III. MASSIFIER ET DÉCARBONER LES FLUX ROUTIERS
A. ENCOURAGER LE REPORT MODAL DE LA VOITURE VERS LES TRANSPORTS COLLECTIFS ROUTIERS
L'article 15 entend combler un impensé de la loi « Macron » du 6 août 2015 : celui des gares routières, qui sont essentielles pour l'accueil des services librement organisés (SLO) par autocar qui sont en plein essor. Un flou juridique entoure à la fois la définition des équipements et services que doivent proposer les gares routières et les conditions de leur gouvernance. Aucune autorité publique n'est, en effet, identifiée comme chef de file en la matière. Ce même article 15 vise à répondre à ces carences, en désignant les AOM locales comme chefs de file pour planifier et réaliser ce type d'aménagements de transport routier. Dans un objectif d'amélioration de l'offre, il impose aux AOM de plus de 200 000 habitants de garantir, à compter de 2032, l'existence d'au moins une gare routière sur leur ressort territorial, répondant à des spécifications prévues par décret en Conseil d'État.
La commission a notamment encadré le champ de ces spécifications ( amdt), en précisant qu'elles doivent prendre en compte le niveau d'équipement et de qualité de service proposé ainsi que l'interconnexion de la gare routière aux autres modes et réseaux de transports, afin de favoriser l'intermodalité.
En outre, compte tenu de l'éclatement des acteurs impliqués dans l'exploitation des gares routières, elle a enrichi le cadre applicable à la gouvernance de ces aménagements à deux titres : en prévoyant, d'une part, la création de comités de concertation pour les gares les plus structurantes et, d'autre part, une consultation préalable de ce comité en cas de décision de fermeture d'une gare structurante et la possibilité pour l'un de ses membres de recueillir l'avis de l'ART ( amdt).
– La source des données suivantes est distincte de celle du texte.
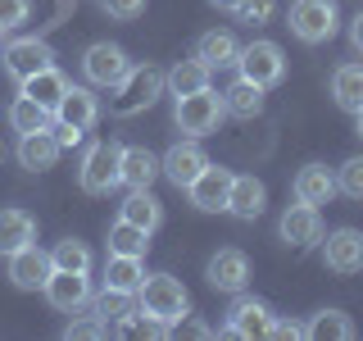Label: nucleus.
<instances>
[{
	"instance_id": "obj_1",
	"label": "nucleus",
	"mask_w": 363,
	"mask_h": 341,
	"mask_svg": "<svg viewBox=\"0 0 363 341\" xmlns=\"http://www.w3.org/2000/svg\"><path fill=\"white\" fill-rule=\"evenodd\" d=\"M286 28L304 45H327L340 32V5L336 0H291Z\"/></svg>"
},
{
	"instance_id": "obj_2",
	"label": "nucleus",
	"mask_w": 363,
	"mask_h": 341,
	"mask_svg": "<svg viewBox=\"0 0 363 341\" xmlns=\"http://www.w3.org/2000/svg\"><path fill=\"white\" fill-rule=\"evenodd\" d=\"M136 310L164 318V323L173 328L177 318L191 314V296H186V287H182L173 273H145V282L136 287Z\"/></svg>"
},
{
	"instance_id": "obj_3",
	"label": "nucleus",
	"mask_w": 363,
	"mask_h": 341,
	"mask_svg": "<svg viewBox=\"0 0 363 341\" xmlns=\"http://www.w3.org/2000/svg\"><path fill=\"white\" fill-rule=\"evenodd\" d=\"M223 91H213V87H200V91H191V96H177V105H173V123H177V132L182 136H209V132H218V123H223Z\"/></svg>"
},
{
	"instance_id": "obj_4",
	"label": "nucleus",
	"mask_w": 363,
	"mask_h": 341,
	"mask_svg": "<svg viewBox=\"0 0 363 341\" xmlns=\"http://www.w3.org/2000/svg\"><path fill=\"white\" fill-rule=\"evenodd\" d=\"M118 105H113V114L118 119H132V114H141V109H150L159 96H164V68H155V64H132L128 68V77H123L118 87Z\"/></svg>"
},
{
	"instance_id": "obj_5",
	"label": "nucleus",
	"mask_w": 363,
	"mask_h": 341,
	"mask_svg": "<svg viewBox=\"0 0 363 341\" xmlns=\"http://www.w3.org/2000/svg\"><path fill=\"white\" fill-rule=\"evenodd\" d=\"M236 73H241L245 82L268 91L286 77V50H281L277 41H250V45H241V55H236Z\"/></svg>"
},
{
	"instance_id": "obj_6",
	"label": "nucleus",
	"mask_w": 363,
	"mask_h": 341,
	"mask_svg": "<svg viewBox=\"0 0 363 341\" xmlns=\"http://www.w3.org/2000/svg\"><path fill=\"white\" fill-rule=\"evenodd\" d=\"M118 159H123V146H118V141H96V146L82 155L77 187H82L86 196H109V191L118 187Z\"/></svg>"
},
{
	"instance_id": "obj_7",
	"label": "nucleus",
	"mask_w": 363,
	"mask_h": 341,
	"mask_svg": "<svg viewBox=\"0 0 363 341\" xmlns=\"http://www.w3.org/2000/svg\"><path fill=\"white\" fill-rule=\"evenodd\" d=\"M128 50L123 45H113V41H96V45H86L82 50V77L91 87H118L123 77H128Z\"/></svg>"
},
{
	"instance_id": "obj_8",
	"label": "nucleus",
	"mask_w": 363,
	"mask_h": 341,
	"mask_svg": "<svg viewBox=\"0 0 363 341\" xmlns=\"http://www.w3.org/2000/svg\"><path fill=\"white\" fill-rule=\"evenodd\" d=\"M5 73L14 77V82H28L32 73H41V68H50L55 64V45L45 41V37H14L5 45Z\"/></svg>"
},
{
	"instance_id": "obj_9",
	"label": "nucleus",
	"mask_w": 363,
	"mask_h": 341,
	"mask_svg": "<svg viewBox=\"0 0 363 341\" xmlns=\"http://www.w3.org/2000/svg\"><path fill=\"white\" fill-rule=\"evenodd\" d=\"M268 323H272V305L259 301V296H241V291H236L223 332L227 337H241V341H255V337H268Z\"/></svg>"
},
{
	"instance_id": "obj_10",
	"label": "nucleus",
	"mask_w": 363,
	"mask_h": 341,
	"mask_svg": "<svg viewBox=\"0 0 363 341\" xmlns=\"http://www.w3.org/2000/svg\"><path fill=\"white\" fill-rule=\"evenodd\" d=\"M277 237L295 250H309L313 242H323V214H318V205H304V200L286 205L277 219Z\"/></svg>"
},
{
	"instance_id": "obj_11",
	"label": "nucleus",
	"mask_w": 363,
	"mask_h": 341,
	"mask_svg": "<svg viewBox=\"0 0 363 341\" xmlns=\"http://www.w3.org/2000/svg\"><path fill=\"white\" fill-rule=\"evenodd\" d=\"M41 291L60 314H82L86 301H91V278L86 273H73V269H50V278H45Z\"/></svg>"
},
{
	"instance_id": "obj_12",
	"label": "nucleus",
	"mask_w": 363,
	"mask_h": 341,
	"mask_svg": "<svg viewBox=\"0 0 363 341\" xmlns=\"http://www.w3.org/2000/svg\"><path fill=\"white\" fill-rule=\"evenodd\" d=\"M204 164H209V155L200 151V141H196V136H186V141L168 146V155H159V173L173 182L177 191H186L191 182L200 178V168H204Z\"/></svg>"
},
{
	"instance_id": "obj_13",
	"label": "nucleus",
	"mask_w": 363,
	"mask_h": 341,
	"mask_svg": "<svg viewBox=\"0 0 363 341\" xmlns=\"http://www.w3.org/2000/svg\"><path fill=\"white\" fill-rule=\"evenodd\" d=\"M323 264L332 269V273H340V278L363 273V232H359V227H336V232H327Z\"/></svg>"
},
{
	"instance_id": "obj_14",
	"label": "nucleus",
	"mask_w": 363,
	"mask_h": 341,
	"mask_svg": "<svg viewBox=\"0 0 363 341\" xmlns=\"http://www.w3.org/2000/svg\"><path fill=\"white\" fill-rule=\"evenodd\" d=\"M204 282H209L213 291H227V296L245 291V282H250V259H245V250L227 246V250H218V255H209V264H204Z\"/></svg>"
},
{
	"instance_id": "obj_15",
	"label": "nucleus",
	"mask_w": 363,
	"mask_h": 341,
	"mask_svg": "<svg viewBox=\"0 0 363 341\" xmlns=\"http://www.w3.org/2000/svg\"><path fill=\"white\" fill-rule=\"evenodd\" d=\"M227 191H232V168L204 164L200 178L186 187V196H191V205H196L200 214H218V210H227Z\"/></svg>"
},
{
	"instance_id": "obj_16",
	"label": "nucleus",
	"mask_w": 363,
	"mask_h": 341,
	"mask_svg": "<svg viewBox=\"0 0 363 341\" xmlns=\"http://www.w3.org/2000/svg\"><path fill=\"white\" fill-rule=\"evenodd\" d=\"M45 278H50V255L37 250V242H28L23 250L9 255V282H14L18 291H41Z\"/></svg>"
},
{
	"instance_id": "obj_17",
	"label": "nucleus",
	"mask_w": 363,
	"mask_h": 341,
	"mask_svg": "<svg viewBox=\"0 0 363 341\" xmlns=\"http://www.w3.org/2000/svg\"><path fill=\"white\" fill-rule=\"evenodd\" d=\"M268 205V187L255 173H232V191H227V214H236L241 223H255Z\"/></svg>"
},
{
	"instance_id": "obj_18",
	"label": "nucleus",
	"mask_w": 363,
	"mask_h": 341,
	"mask_svg": "<svg viewBox=\"0 0 363 341\" xmlns=\"http://www.w3.org/2000/svg\"><path fill=\"white\" fill-rule=\"evenodd\" d=\"M55 123H68V128H82V132L96 128L100 123V100L91 96V87L68 82V91L60 96V105H55Z\"/></svg>"
},
{
	"instance_id": "obj_19",
	"label": "nucleus",
	"mask_w": 363,
	"mask_h": 341,
	"mask_svg": "<svg viewBox=\"0 0 363 341\" xmlns=\"http://www.w3.org/2000/svg\"><path fill=\"white\" fill-rule=\"evenodd\" d=\"M159 173V155L150 146H123V159H118V187L128 191H141V187H155Z\"/></svg>"
},
{
	"instance_id": "obj_20",
	"label": "nucleus",
	"mask_w": 363,
	"mask_h": 341,
	"mask_svg": "<svg viewBox=\"0 0 363 341\" xmlns=\"http://www.w3.org/2000/svg\"><path fill=\"white\" fill-rule=\"evenodd\" d=\"M60 141H55V123L41 132H23L18 136V164L28 168V173H45V168H55V159H60Z\"/></svg>"
},
{
	"instance_id": "obj_21",
	"label": "nucleus",
	"mask_w": 363,
	"mask_h": 341,
	"mask_svg": "<svg viewBox=\"0 0 363 341\" xmlns=\"http://www.w3.org/2000/svg\"><path fill=\"white\" fill-rule=\"evenodd\" d=\"M291 191H295V200H304V205H327L336 196V173L327 164H304L291 182Z\"/></svg>"
},
{
	"instance_id": "obj_22",
	"label": "nucleus",
	"mask_w": 363,
	"mask_h": 341,
	"mask_svg": "<svg viewBox=\"0 0 363 341\" xmlns=\"http://www.w3.org/2000/svg\"><path fill=\"white\" fill-rule=\"evenodd\" d=\"M332 100H336V109H345V114L363 109V64L359 60H345V64L332 68Z\"/></svg>"
},
{
	"instance_id": "obj_23",
	"label": "nucleus",
	"mask_w": 363,
	"mask_h": 341,
	"mask_svg": "<svg viewBox=\"0 0 363 341\" xmlns=\"http://www.w3.org/2000/svg\"><path fill=\"white\" fill-rule=\"evenodd\" d=\"M236 55H241V41L232 37L227 28H213V32H204V37L196 41V60L209 68H236Z\"/></svg>"
},
{
	"instance_id": "obj_24",
	"label": "nucleus",
	"mask_w": 363,
	"mask_h": 341,
	"mask_svg": "<svg viewBox=\"0 0 363 341\" xmlns=\"http://www.w3.org/2000/svg\"><path fill=\"white\" fill-rule=\"evenodd\" d=\"M118 219L136 223L141 232H159L164 227V205H159V196L150 187H141V191H128V200L118 205Z\"/></svg>"
},
{
	"instance_id": "obj_25",
	"label": "nucleus",
	"mask_w": 363,
	"mask_h": 341,
	"mask_svg": "<svg viewBox=\"0 0 363 341\" xmlns=\"http://www.w3.org/2000/svg\"><path fill=\"white\" fill-rule=\"evenodd\" d=\"M28 242H37V219L28 210H0V255H14Z\"/></svg>"
},
{
	"instance_id": "obj_26",
	"label": "nucleus",
	"mask_w": 363,
	"mask_h": 341,
	"mask_svg": "<svg viewBox=\"0 0 363 341\" xmlns=\"http://www.w3.org/2000/svg\"><path fill=\"white\" fill-rule=\"evenodd\" d=\"M145 282V259L141 255H109L105 259V287L109 291H128L136 296V287Z\"/></svg>"
},
{
	"instance_id": "obj_27",
	"label": "nucleus",
	"mask_w": 363,
	"mask_h": 341,
	"mask_svg": "<svg viewBox=\"0 0 363 341\" xmlns=\"http://www.w3.org/2000/svg\"><path fill=\"white\" fill-rule=\"evenodd\" d=\"M18 91H23V96H32L37 105H45V109L55 114V105H60V96L68 91V77H64L60 68L50 64V68H41V73H32L28 82H18Z\"/></svg>"
},
{
	"instance_id": "obj_28",
	"label": "nucleus",
	"mask_w": 363,
	"mask_h": 341,
	"mask_svg": "<svg viewBox=\"0 0 363 341\" xmlns=\"http://www.w3.org/2000/svg\"><path fill=\"white\" fill-rule=\"evenodd\" d=\"M304 337L309 341H350L354 337V318L345 310H318L309 323H304Z\"/></svg>"
},
{
	"instance_id": "obj_29",
	"label": "nucleus",
	"mask_w": 363,
	"mask_h": 341,
	"mask_svg": "<svg viewBox=\"0 0 363 341\" xmlns=\"http://www.w3.org/2000/svg\"><path fill=\"white\" fill-rule=\"evenodd\" d=\"M223 109L236 114V119H259V114H264V87L236 77V82L223 91Z\"/></svg>"
},
{
	"instance_id": "obj_30",
	"label": "nucleus",
	"mask_w": 363,
	"mask_h": 341,
	"mask_svg": "<svg viewBox=\"0 0 363 341\" xmlns=\"http://www.w3.org/2000/svg\"><path fill=\"white\" fill-rule=\"evenodd\" d=\"M164 87L173 91V100H177V96H191V91L209 87V68H204L196 55H191V60H177V64L164 73Z\"/></svg>"
},
{
	"instance_id": "obj_31",
	"label": "nucleus",
	"mask_w": 363,
	"mask_h": 341,
	"mask_svg": "<svg viewBox=\"0 0 363 341\" xmlns=\"http://www.w3.org/2000/svg\"><path fill=\"white\" fill-rule=\"evenodd\" d=\"M50 123H55V114L45 109V105H37L32 96H23V91H18L14 105H9V128L23 136V132H41V128H50Z\"/></svg>"
},
{
	"instance_id": "obj_32",
	"label": "nucleus",
	"mask_w": 363,
	"mask_h": 341,
	"mask_svg": "<svg viewBox=\"0 0 363 341\" xmlns=\"http://www.w3.org/2000/svg\"><path fill=\"white\" fill-rule=\"evenodd\" d=\"M132 301H136V296H128V291H109V287H105L100 296H91V301H86V310L96 314L100 323L109 328V337H113V323H118L123 314H132V310H136Z\"/></svg>"
},
{
	"instance_id": "obj_33",
	"label": "nucleus",
	"mask_w": 363,
	"mask_h": 341,
	"mask_svg": "<svg viewBox=\"0 0 363 341\" xmlns=\"http://www.w3.org/2000/svg\"><path fill=\"white\" fill-rule=\"evenodd\" d=\"M113 337H173V328L164 323V318H155V314H145V310H132V314H123L118 323H113Z\"/></svg>"
},
{
	"instance_id": "obj_34",
	"label": "nucleus",
	"mask_w": 363,
	"mask_h": 341,
	"mask_svg": "<svg viewBox=\"0 0 363 341\" xmlns=\"http://www.w3.org/2000/svg\"><path fill=\"white\" fill-rule=\"evenodd\" d=\"M145 250H150V232H141L136 223L118 219L109 227V255H141L145 259Z\"/></svg>"
},
{
	"instance_id": "obj_35",
	"label": "nucleus",
	"mask_w": 363,
	"mask_h": 341,
	"mask_svg": "<svg viewBox=\"0 0 363 341\" xmlns=\"http://www.w3.org/2000/svg\"><path fill=\"white\" fill-rule=\"evenodd\" d=\"M50 269L91 273V250H86V242H77V237H64V242L50 250Z\"/></svg>"
},
{
	"instance_id": "obj_36",
	"label": "nucleus",
	"mask_w": 363,
	"mask_h": 341,
	"mask_svg": "<svg viewBox=\"0 0 363 341\" xmlns=\"http://www.w3.org/2000/svg\"><path fill=\"white\" fill-rule=\"evenodd\" d=\"M336 191L350 200H363V155H350L345 164L336 168Z\"/></svg>"
},
{
	"instance_id": "obj_37",
	"label": "nucleus",
	"mask_w": 363,
	"mask_h": 341,
	"mask_svg": "<svg viewBox=\"0 0 363 341\" xmlns=\"http://www.w3.org/2000/svg\"><path fill=\"white\" fill-rule=\"evenodd\" d=\"M28 18H32V0H0V37L18 32Z\"/></svg>"
},
{
	"instance_id": "obj_38",
	"label": "nucleus",
	"mask_w": 363,
	"mask_h": 341,
	"mask_svg": "<svg viewBox=\"0 0 363 341\" xmlns=\"http://www.w3.org/2000/svg\"><path fill=\"white\" fill-rule=\"evenodd\" d=\"M145 5L150 0H100V14L113 18V23H132V18L145 14Z\"/></svg>"
},
{
	"instance_id": "obj_39",
	"label": "nucleus",
	"mask_w": 363,
	"mask_h": 341,
	"mask_svg": "<svg viewBox=\"0 0 363 341\" xmlns=\"http://www.w3.org/2000/svg\"><path fill=\"white\" fill-rule=\"evenodd\" d=\"M272 9H277V0H236L232 14L241 18V23H268Z\"/></svg>"
},
{
	"instance_id": "obj_40",
	"label": "nucleus",
	"mask_w": 363,
	"mask_h": 341,
	"mask_svg": "<svg viewBox=\"0 0 363 341\" xmlns=\"http://www.w3.org/2000/svg\"><path fill=\"white\" fill-rule=\"evenodd\" d=\"M64 337H68V341H73V337H109V328L100 323L91 310H82V318H73V323L64 328Z\"/></svg>"
},
{
	"instance_id": "obj_41",
	"label": "nucleus",
	"mask_w": 363,
	"mask_h": 341,
	"mask_svg": "<svg viewBox=\"0 0 363 341\" xmlns=\"http://www.w3.org/2000/svg\"><path fill=\"white\" fill-rule=\"evenodd\" d=\"M268 337L295 341V337H304V323H295V318H277V314H272V323H268Z\"/></svg>"
},
{
	"instance_id": "obj_42",
	"label": "nucleus",
	"mask_w": 363,
	"mask_h": 341,
	"mask_svg": "<svg viewBox=\"0 0 363 341\" xmlns=\"http://www.w3.org/2000/svg\"><path fill=\"white\" fill-rule=\"evenodd\" d=\"M173 337H200V341H204V337H213V328L186 314V318H177V323H173Z\"/></svg>"
},
{
	"instance_id": "obj_43",
	"label": "nucleus",
	"mask_w": 363,
	"mask_h": 341,
	"mask_svg": "<svg viewBox=\"0 0 363 341\" xmlns=\"http://www.w3.org/2000/svg\"><path fill=\"white\" fill-rule=\"evenodd\" d=\"M82 128H68V123H55V141H60V151H73V146H82Z\"/></svg>"
},
{
	"instance_id": "obj_44",
	"label": "nucleus",
	"mask_w": 363,
	"mask_h": 341,
	"mask_svg": "<svg viewBox=\"0 0 363 341\" xmlns=\"http://www.w3.org/2000/svg\"><path fill=\"white\" fill-rule=\"evenodd\" d=\"M350 50L363 55V9H359L354 18H350Z\"/></svg>"
},
{
	"instance_id": "obj_45",
	"label": "nucleus",
	"mask_w": 363,
	"mask_h": 341,
	"mask_svg": "<svg viewBox=\"0 0 363 341\" xmlns=\"http://www.w3.org/2000/svg\"><path fill=\"white\" fill-rule=\"evenodd\" d=\"M209 5H218V9H236V0H209Z\"/></svg>"
},
{
	"instance_id": "obj_46",
	"label": "nucleus",
	"mask_w": 363,
	"mask_h": 341,
	"mask_svg": "<svg viewBox=\"0 0 363 341\" xmlns=\"http://www.w3.org/2000/svg\"><path fill=\"white\" fill-rule=\"evenodd\" d=\"M354 132H359V136H363V109H359V114H354Z\"/></svg>"
}]
</instances>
Il s'agit de tirer les enseignements du cas litigieux de la gare routière de Bercy, essentielle à la desserte de l'agglomération parisienne, mais dont la ville de Paris avait annoncé la fermeture, de manière unilatérale, en 2023.
L'article 16 vise à renforcer la prévention de la consommation de stupéfiants par les conducteurs du transport routier collectif, en prévoyant la réalisation d'au moins un dépistage annuel par l'employeur et en imposant, à compter de 2029, l'installation de « stupotests » anti-démarrage dans les véhicules. La commission a accueilli très favorablement ce dispositif : la sécurité est en effet un indispensable corollaire de l'attractivité des transports en commun. Elle a prévu la consultation des organisations professionnelles représentatives sur le texte d'application qui fixera les conditions d'homologation des stupotests ( amdt) et clarifié le champ d'application du doublement de la durée de la suspension du permis de conduire en cas de consommation de stupéfiants ou d'alcool pour les conducteurs professionnels ( amdt), mesure prévue par le « plan Joana » pour le renforcement de la sécurité routière du transport scolaire, présenté par le Gouvernement en avril 2025.